That last one invited a counter-regulation: it is now possible, in the UK, to get a non-disclosure ruling making some records at Companies House private. So much for the “publicity principle” when it comes to determining property ownership.

This simply has to stop. And it doesn’t matter what your actual moral views are, either: abortion is murder, meat is murder, gays are going to hell, whatever. The attempt to bury one’s moral opponents under a mountain of red tape in response to their regulatory excesses not only brings the law into disrepute (it becomes a roadblock instead of a facilitator), but it will be used against you sooner rather than later.

And that’s when you’ll need that second grave.

Yes, that means giving up on seeing some precious beliefs enacted into law.

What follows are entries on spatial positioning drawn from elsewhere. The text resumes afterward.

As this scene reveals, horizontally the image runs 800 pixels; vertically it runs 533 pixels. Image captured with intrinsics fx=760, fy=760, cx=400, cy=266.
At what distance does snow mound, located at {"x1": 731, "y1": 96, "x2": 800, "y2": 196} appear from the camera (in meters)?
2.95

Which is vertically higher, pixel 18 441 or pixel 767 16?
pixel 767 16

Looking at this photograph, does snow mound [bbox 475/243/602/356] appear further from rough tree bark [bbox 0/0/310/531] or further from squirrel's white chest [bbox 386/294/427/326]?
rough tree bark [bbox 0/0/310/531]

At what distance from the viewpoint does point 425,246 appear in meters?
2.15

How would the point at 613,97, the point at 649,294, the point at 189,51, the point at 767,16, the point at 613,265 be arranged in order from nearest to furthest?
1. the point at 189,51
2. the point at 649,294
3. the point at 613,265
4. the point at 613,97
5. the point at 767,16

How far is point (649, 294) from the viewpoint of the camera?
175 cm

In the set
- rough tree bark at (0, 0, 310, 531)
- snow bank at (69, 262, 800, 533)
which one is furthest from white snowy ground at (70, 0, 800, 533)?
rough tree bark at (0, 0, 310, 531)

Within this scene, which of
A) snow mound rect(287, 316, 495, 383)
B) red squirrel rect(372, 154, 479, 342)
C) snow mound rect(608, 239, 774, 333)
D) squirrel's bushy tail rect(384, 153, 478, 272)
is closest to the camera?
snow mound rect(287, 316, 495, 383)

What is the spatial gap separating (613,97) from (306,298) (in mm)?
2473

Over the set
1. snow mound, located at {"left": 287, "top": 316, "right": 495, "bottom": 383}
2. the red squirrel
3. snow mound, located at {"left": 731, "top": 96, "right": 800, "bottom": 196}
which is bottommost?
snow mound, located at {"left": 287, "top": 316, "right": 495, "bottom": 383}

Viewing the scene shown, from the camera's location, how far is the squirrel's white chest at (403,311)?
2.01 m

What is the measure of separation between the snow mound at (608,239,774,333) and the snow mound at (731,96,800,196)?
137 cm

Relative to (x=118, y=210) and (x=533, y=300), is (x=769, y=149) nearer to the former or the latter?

I get that. Think of it, however, in the same way as unilateral free trade: eventually, we all win when we set markets free, and we’ll also win when we let go of the impulse to try to pull the levers of power and tilt the playing field in our favor.


  1. Ken Nielsen
    Posted September 24, 2013 at 6:47 pm | Permalink

    Very good piece, Helen. Insightful and thoughtful – as always. I would like to see you develop these thoughts further.

  2. Posted September 25, 2013 at 7:28 am | Permalink

    ‘Vengeance is MINE!’ sayeth the Lord. Curious to note that some human beings seem to have mis-interpreted that bit.

  3. Posted September 25, 2013 at 10:54 am | Permalink

    This reads more as a cautionary tale against aggressive partisan politics than one against regulations in general. The reactionary cycle has the capacity to manifest on the liberty/authority axis just as much as another (left/right) political axis. Aggressive deregulation policies can cause more authoritarian leaning politicians to react by introducing new regulation. This could result in mature and accepted regulation being replaced with a disruptive cycle of deregulation followed by immature or excessive regulation. The end result being less satisfactory to both sides than the original position.

  4. Mel
    Posted September 25, 2013 at 5:18 pm | Permalink

    Is this the same Skeptic Lawyer who wanted a gay man dragged before the courts on a secondary boycott charge for suggesting private companies disassociate themselves from OO after it ran some bigoted anti-gay articles?

    Sorry, couldn’t resist the gotcha 😉

  5. Posted September 30, 2013 at 8:32 am | Permalink

    Where’s the evidence that vengeance is the motive?

    It seems to me that what you really take exception to is regulation: the more regulation the more scope for political intervention (and oscillation) and also for abuse of regulation or its use for collateral purposes.

    As to the latter: think the application of the dictation text in Gaelic to Egon Kisch.

    As to regulation of charity status – charity status is itself an immunity from certain regulation (perpetuity of a trust; taxation privileges) so it stands to reason it needs to be regulated itself.